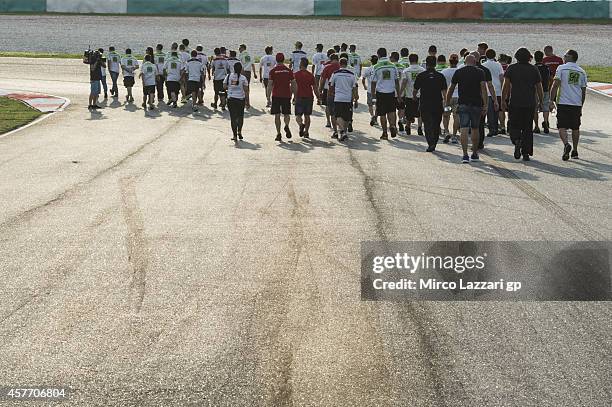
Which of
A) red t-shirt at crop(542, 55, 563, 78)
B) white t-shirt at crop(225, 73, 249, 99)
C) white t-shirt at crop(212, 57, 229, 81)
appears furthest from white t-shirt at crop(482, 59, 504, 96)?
white t-shirt at crop(212, 57, 229, 81)

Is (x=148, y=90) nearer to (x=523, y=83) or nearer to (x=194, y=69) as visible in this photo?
(x=194, y=69)

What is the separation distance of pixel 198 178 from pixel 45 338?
7.05m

• • •

◆ Exercise instructions ◆
Can you write out all the entries above again, including what each one asks, but raise every number in their answers (the coordinates and the distance in meters) by 23 and leave out the pictures?

◆ Final result ◆
Which of
A) red t-shirt at crop(542, 55, 563, 78)
B) white t-shirt at crop(225, 73, 249, 99)
C) white t-shirt at crop(212, 57, 229, 81)
appears furthest from white t-shirt at crop(482, 59, 504, 96)?
white t-shirt at crop(235, 80, 252, 104)

Is (x=148, y=90) nearer to (x=523, y=83) or nearer to (x=194, y=69) as visible in this photo?
(x=217, y=92)

What is the separation distance of pixel 198 178 from pixel 45 338?
30.05m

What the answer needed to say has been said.